━━ Records to use ━━
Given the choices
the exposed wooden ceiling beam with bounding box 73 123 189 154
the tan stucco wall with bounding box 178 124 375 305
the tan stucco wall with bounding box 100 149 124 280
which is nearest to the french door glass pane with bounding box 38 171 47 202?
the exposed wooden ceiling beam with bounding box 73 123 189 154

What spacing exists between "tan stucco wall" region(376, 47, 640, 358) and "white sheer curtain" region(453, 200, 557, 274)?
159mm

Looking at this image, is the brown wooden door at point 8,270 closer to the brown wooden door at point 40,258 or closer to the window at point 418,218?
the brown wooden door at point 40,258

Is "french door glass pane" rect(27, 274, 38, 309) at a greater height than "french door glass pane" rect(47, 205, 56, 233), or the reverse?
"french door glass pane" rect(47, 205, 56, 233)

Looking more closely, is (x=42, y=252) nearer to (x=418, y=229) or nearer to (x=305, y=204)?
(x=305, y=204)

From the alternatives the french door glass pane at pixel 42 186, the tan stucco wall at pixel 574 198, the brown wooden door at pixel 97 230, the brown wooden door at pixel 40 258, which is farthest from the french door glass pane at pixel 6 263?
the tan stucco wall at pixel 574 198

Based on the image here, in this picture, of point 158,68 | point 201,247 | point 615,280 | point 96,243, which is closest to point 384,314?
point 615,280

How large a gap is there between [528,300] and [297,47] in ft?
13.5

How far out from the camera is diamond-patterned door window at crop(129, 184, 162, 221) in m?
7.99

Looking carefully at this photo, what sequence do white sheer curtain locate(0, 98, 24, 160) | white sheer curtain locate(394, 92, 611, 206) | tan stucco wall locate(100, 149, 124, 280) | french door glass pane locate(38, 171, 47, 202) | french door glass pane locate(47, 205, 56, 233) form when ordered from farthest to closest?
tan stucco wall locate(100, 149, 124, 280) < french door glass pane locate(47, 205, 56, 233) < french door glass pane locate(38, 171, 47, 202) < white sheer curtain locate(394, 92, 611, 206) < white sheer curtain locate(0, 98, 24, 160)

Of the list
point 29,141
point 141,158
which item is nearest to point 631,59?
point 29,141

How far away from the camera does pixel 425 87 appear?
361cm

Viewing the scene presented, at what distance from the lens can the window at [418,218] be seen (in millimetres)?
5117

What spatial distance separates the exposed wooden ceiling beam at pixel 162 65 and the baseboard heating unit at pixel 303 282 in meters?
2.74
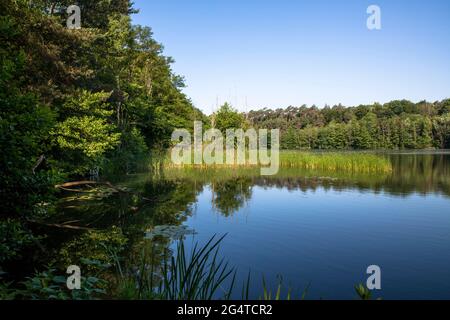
━━━
## [Given instruction]
Reproduce the records from the line containing "What spatial distance" through the end of the records, both ends included, with "baseboard heating unit" swapped for "wall radiator". Leave out the picture.

## [Exercise result]
What spatial distance separates the exposed wooden ceiling beam at pixel 162 65 and the wall radiator at pixel 303 282 in meters?
2.74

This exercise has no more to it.